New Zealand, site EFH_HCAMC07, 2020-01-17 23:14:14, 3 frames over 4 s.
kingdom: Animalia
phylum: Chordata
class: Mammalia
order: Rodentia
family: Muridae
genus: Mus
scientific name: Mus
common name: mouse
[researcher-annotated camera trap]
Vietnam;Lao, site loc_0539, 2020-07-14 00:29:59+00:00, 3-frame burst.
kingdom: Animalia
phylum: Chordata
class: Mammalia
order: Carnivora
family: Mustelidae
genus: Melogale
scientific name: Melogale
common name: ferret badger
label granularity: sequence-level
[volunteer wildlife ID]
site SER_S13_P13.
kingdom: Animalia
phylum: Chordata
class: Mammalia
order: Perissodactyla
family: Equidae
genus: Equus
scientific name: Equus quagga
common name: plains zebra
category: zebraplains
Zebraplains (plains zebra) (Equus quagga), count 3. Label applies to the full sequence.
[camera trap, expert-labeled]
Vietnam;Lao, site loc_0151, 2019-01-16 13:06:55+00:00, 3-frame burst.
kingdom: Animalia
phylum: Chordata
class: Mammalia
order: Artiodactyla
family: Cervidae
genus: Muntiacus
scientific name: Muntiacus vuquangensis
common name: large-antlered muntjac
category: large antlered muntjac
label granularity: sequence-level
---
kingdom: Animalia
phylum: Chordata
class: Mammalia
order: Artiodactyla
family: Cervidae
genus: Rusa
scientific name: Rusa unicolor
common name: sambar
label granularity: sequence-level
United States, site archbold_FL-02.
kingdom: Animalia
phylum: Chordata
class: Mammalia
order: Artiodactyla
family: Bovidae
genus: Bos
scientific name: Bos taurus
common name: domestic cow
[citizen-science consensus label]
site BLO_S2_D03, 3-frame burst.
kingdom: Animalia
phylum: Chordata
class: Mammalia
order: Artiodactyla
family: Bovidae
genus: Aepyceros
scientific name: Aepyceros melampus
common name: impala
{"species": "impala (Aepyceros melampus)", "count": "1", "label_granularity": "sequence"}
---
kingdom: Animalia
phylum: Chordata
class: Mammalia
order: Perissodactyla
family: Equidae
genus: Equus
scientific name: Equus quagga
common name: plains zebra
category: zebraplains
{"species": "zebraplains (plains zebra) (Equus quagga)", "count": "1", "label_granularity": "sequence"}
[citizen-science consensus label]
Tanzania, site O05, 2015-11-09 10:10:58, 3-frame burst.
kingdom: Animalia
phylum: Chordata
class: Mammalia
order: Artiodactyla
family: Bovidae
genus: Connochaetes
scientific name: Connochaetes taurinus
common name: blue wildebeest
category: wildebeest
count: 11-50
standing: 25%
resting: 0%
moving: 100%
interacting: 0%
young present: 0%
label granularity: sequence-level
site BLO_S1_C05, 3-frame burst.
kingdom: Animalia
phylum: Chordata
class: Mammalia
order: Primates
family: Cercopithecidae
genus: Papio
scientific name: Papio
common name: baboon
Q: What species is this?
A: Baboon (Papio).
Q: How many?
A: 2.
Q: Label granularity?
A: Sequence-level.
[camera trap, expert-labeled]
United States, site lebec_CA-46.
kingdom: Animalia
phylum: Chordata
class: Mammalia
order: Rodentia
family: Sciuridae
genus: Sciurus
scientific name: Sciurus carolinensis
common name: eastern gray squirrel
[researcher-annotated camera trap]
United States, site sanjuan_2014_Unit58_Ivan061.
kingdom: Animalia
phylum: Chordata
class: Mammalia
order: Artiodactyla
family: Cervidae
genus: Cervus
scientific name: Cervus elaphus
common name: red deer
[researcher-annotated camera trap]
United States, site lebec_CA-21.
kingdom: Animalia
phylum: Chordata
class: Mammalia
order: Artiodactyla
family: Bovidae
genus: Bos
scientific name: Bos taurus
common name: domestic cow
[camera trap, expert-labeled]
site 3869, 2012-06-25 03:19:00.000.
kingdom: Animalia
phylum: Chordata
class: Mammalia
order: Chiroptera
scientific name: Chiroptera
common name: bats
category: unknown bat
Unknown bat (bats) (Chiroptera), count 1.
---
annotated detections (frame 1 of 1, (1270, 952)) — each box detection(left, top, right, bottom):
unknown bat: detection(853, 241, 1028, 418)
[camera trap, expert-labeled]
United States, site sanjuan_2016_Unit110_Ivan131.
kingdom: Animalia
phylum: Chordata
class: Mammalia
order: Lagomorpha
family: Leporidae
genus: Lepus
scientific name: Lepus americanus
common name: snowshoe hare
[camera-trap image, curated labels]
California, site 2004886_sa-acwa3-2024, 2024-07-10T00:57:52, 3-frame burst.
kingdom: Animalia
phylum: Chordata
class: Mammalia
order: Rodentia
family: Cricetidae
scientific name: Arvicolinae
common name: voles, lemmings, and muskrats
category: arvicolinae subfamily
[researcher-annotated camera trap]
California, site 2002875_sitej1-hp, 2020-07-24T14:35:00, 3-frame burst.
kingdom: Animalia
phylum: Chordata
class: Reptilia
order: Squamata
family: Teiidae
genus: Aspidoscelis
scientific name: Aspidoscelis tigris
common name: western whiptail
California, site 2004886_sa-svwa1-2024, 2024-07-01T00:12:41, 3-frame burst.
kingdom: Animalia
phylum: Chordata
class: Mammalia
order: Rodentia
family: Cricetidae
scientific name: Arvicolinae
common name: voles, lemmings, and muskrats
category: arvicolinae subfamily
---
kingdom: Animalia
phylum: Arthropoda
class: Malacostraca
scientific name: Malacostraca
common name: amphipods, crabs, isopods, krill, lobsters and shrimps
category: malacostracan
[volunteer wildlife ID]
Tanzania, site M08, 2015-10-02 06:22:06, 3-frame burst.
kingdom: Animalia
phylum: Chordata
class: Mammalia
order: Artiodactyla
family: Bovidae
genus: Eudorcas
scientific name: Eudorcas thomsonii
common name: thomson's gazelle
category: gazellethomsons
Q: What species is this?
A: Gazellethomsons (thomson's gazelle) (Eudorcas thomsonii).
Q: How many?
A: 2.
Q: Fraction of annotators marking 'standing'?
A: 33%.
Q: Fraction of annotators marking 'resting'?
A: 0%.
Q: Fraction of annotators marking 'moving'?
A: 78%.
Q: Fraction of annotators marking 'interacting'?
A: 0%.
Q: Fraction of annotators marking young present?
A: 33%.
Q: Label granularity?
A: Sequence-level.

- - - - -

■ **Task description**
Word for word, give the records again.

■ **Expected answer**
New Zealand, site EFH_HCAMC07, 2020-01-17 23:14:14, 3 frames over 4 s.
kingdom: Animalia
phylum: Chordata
class: Mammalia
order: Rodentia
family: Muridae
genus: Mus
scientific name: Mus
common name: mouse
[researcher-annotated camera trap]
Vietnam;Lao, site loc_0539, 2020-07-14 00:29:59+00:00, 3-frame burst.
kingdom: Animalia
phylum: Chordata
class: Mammalia
order: Carnivora
family: Mustelidae
genus: Melogale
scientific name: Melogale
common name: ferret badger
label granularity: sequence-level
[volunteer wildlife ID]
site SER_S13_P13.
kingdom: Animalia
phylum: Chordata
class: Mammalia
order: Perissodactyla
family: Equidae
genus: Equus
scientific name: Equus quagga
common name: plains zebra
category: zebraplains
Zebraplains (plains zebra) (Equus quagga), count 3. Label applies to the full sequence.
[camera trap, expert-labeled]
Vietnam;Lao, site loc_0151, 2019-01-16 13:06:55+00:00, 3-frame burst.
kingdom: Animalia
phylum: Chordata
class: Mammalia
order: Artiodactyla
family: Cervidae
genus: Muntiacus
scientific name: Muntiacus vuquangensis
common name: large-antlered muntjac
category: large antlered muntjac
label granularity: sequence-level
---
kingdom: Animalia
phylum: Chordata
class: Mammalia
order: Artiodactyla
family: Cervidae
genus: Rusa
scientific name: Rusa unicolor
common name: sambar
label granularity: sequence-level
United States, site archbold_FL-02.
kingdom: Animalia
phylum: Chordata
class: Mammalia
order: Artiodactyla
family: Bovidae
genus: Bos
scientific name: Bos taurus
common name: domestic cow
[citizen-science consensus label]
site BLO_S2_D03, 3-frame burst.
kingdom: Animalia
phylum: Chordata
class: Mammalia
order: Artiodactyla
family: Bovidae
genus: Aepyceros
scientific name: Aepyceros melampus
common name: impala
{"species": "impala (Aepyceros melampus)", "count": "1", "label_granularity": "sequence"}
---
kingdom: Animalia
phylum: Chordata
class: Mammalia
order: Perissodactyla
family: Equidae
genus: Equus
scientific name: Equus quagga
common name: plains zebra
category: zebraplains
{"species": "zebraplains (plains zebra) (Equus quagga)", "count": "1", "label_granularity": "sequence"}
[citizen-science consensus label]
Tanzania, site O05, 2015-11-09 10:10:58, 3-frame burst.
kingdom: Animalia
phylum: Chordata
class: Mammalia
order: Artiodactyla
family: Bovidae
genus: Connochaetes
scientific name: Connochaetes taurinus
common name: blue wildebeest
category: wildebeest
count: 11-50
standing: 25%
resting: 0%
moving: 100%
interacting: 0%
young present: 0%
label granularity: sequence-level
site BLO_S1_C05, 3-frame burst.
kingdom: Animalia
phylum: Chordata
class: Mammalia
order: Primates
family: Cercopithecidae
genus: Papio
scientific name: Papio
common name: baboon
Q: What species is this?
A: Baboon (Papio).
Q: How many?
A: 2.
Q: Label granularity?
A: Sequence-level.
[camera trap, expert-labeled]
United States, site lebec_CA-46.
kingdom: Animalia
phylum: Chordata
class: Mammalia
order: Rodentia
family: Sciuridae
genus: Sciurus
scientific name: Sciurus carolinensis
common name: eastern gray squirrel
[researcher-annotated camera trap]
United States, site sanjuan_2014_Unit58_Ivan061.
kingdom: Animalia
phylum: Chordata
class: Mammalia
order: Artiodactyla
family: Cervidae
genus: Cervus
scientific name: Cervus elaphus
common name: red deer
[researcher-annotated camera trap]
United States, site lebec_CA-21.
kingdom: Animalia
phylum: Chordata
class: Mammalia
order: Artiodactyla
family: Bovidae
genus: Bos
scientific name: Bos taurus
common name: domestic cow
[camera trap, expert-labeled]
site 3869, 2012-06-25 03:19:00.000.
kingdom: Animalia
phylum: Chordata
class: Mammalia
order: Chiroptera
scientific name: Chiroptera
common name: bats
category: unknown bat
Unknown bat (bats) (Chiroptera), count 1.
---
annotated detections (frame 1 of 1, (1270, 952)) — each box detection(left, top, right, bottom):
unknown bat: detection(853, 241, 1028, 418)
[camera trap, expert-labeled]
United States, site sanjuan_2016_Unit110_Ivan131.
kingdom: Animalia
phylum: Chordata
class: Mammalia
order: Lagomorpha
family: Leporidae
genus: Lepus
scientific name: Lepus americanus
common name: snowshoe hare
[camera-trap image, curated labels]
California, site 2004886_sa-acwa3-2024, 2024-07-10T00:57:52, 3-frame burst.
kingdom: Animalia
phylum: Chordata
class: Mammalia
order: Rodentia
family: Cricetidae
scientific name: Arvicolinae
common name: voles, lemmings, and muskrats
category: arvicolinae subfamily
[researcher-annotated camera trap]
California, site 2002875_sitej1-hp, 2020-07-24T14:35:00, 3-frame burst.
kingdom: Animalia
phylum: Chordata
class: Reptilia
order: Squamata
family: Teiidae
genus: Aspidoscelis
scientific name: Aspidoscelis tigris
common name: western whiptail
California, site 2004886_sa-svwa1-2024, 2024-07-01T00:12:41, 3-frame burst.
kingdom: Animalia
phylum: Chordata
class: Mammalia
order: Rodentia
family: Cricetidae
scientific name: Arvicolinae
common name: voles, lemmings, and muskrats
category: arvicolinae subfamily
---
kingdom: Animalia
phylum: Arthropoda
class: Malacostraca
scientific name: Malacostraca
common name: amphipods, crabs, isopods, krill, lobsters and shrimps
category: malacostracan
[volunteer wildlife ID]
Tanzania, site M08, 2015-10-02 06:22:06, 3-frame burst.
kingdom: Animalia
phylum: Chordata
class: Mammalia
order: Artiodactyla
family: Bovidae
genus: Eudorcas
scientific name: Eudorcas thomsonii
common name: thomson's gazelle
category: gazellethomsons
Q: What species is this?
A: Gazellethomsons (thomson's gazelle) (Eudorcas thomsonii).
Q: How many?
A: 2.
Q: Fraction of annotators marking 'standing'?
A: 33%.
Q: Fraction of annotators marking 'resting'?
A: 0%.
Q: Fraction of annotators marking 'moving'?
A: 78%.
Q: Fraction of annotators marking 'interacting'?
A: 0%.
Q: Fraction of annotators marking young present?
A: 33%.
Q: Label granularity?
A: Sequence-level.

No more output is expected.